Szkoda, że kobiety mają takie myślenie, "pokażę, że jestem coś warta. Muszę wyjść za mąż" Szkoda, że w ogóle jest w człowieku potrzeba udowadniania komuś czegoś. I jeszcze to " ... po tylu razach już się nie płacze" Ciekawi mnie natomiast bardzo jak tam w Kanadzie?
Mogłabym sobie spokojnie jako autor opowiadania palnąć w łeb bo nie o to mi tutaj zupełnie chodziło ale skoro tego nie da się z tekstu wyczytać to porażka. Nie jest to traktat o wolności, czy raczej nie miał nim być, ani o kotach. Koty to pretekst, istota żywa. Obraz to analogia do obrazu pary umieszczonej w ogrodzie Eden. Zadaję sobie pytanie w kontekście istoty wyższej, czy człowiek był kiedykolwiek wolny i czy w ogóle może być wolny i czy ewentualna wolność, jeśli istnieje, wychodzi nam na dobre. Może za dalekie to porównanie, może funkcjonuje dobrze tylko w mojej głowie.

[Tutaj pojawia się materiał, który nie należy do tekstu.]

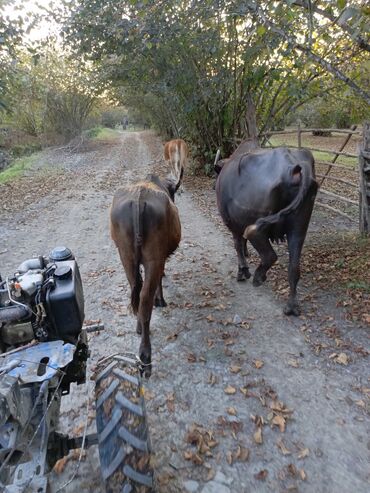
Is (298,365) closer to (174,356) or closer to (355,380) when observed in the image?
(355,380)

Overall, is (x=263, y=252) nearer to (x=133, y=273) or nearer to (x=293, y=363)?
(x=293, y=363)

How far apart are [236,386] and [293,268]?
1.64 metres

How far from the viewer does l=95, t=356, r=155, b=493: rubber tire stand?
6.31ft

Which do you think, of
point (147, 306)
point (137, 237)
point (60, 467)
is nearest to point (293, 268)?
point (147, 306)

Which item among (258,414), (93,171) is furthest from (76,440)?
(93,171)

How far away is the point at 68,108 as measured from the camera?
2827cm

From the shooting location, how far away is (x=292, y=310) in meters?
4.48

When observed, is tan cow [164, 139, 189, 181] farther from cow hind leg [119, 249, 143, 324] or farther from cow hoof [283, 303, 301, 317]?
cow hind leg [119, 249, 143, 324]

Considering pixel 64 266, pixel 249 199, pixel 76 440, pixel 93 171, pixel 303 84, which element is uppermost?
pixel 303 84

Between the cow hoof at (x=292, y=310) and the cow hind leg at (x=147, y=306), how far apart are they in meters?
1.81

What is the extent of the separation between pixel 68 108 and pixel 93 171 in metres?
14.6

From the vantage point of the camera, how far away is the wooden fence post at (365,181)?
6.09 metres

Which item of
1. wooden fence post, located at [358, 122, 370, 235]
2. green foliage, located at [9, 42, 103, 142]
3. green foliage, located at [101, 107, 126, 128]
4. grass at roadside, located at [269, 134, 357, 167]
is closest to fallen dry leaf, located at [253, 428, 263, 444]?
wooden fence post, located at [358, 122, 370, 235]

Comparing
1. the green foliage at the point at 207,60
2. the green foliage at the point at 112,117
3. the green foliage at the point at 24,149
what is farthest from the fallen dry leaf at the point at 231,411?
the green foliage at the point at 112,117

Trawie 1965 mogę napisać, że szkoda, iż nie spełniłam oczekiwań.
Kobrę mogę przeprosić, że naraziłam na, być może, nieciekawe wspomnienia.
A Aronii 23 pragnę podziękować bo mam wrażenie, że jednak coś z rzeczy, o które mi chodziło, widziała. Dziękuję Aronio 23
Bernierdh, dziękuję. Niby takie słowo wytrych ale szczerze dziękuję. W przypływie emocji chciałam nawet napisać, że Cię kocham
To jest mój najbardziej emocjonalny tekst jednak chyba nie widać w nim mocnych emocji.
Dobra Cobro wiem, ze nie przepadasz za sajens fikszyn. Dziękuję za opinię i wizytę.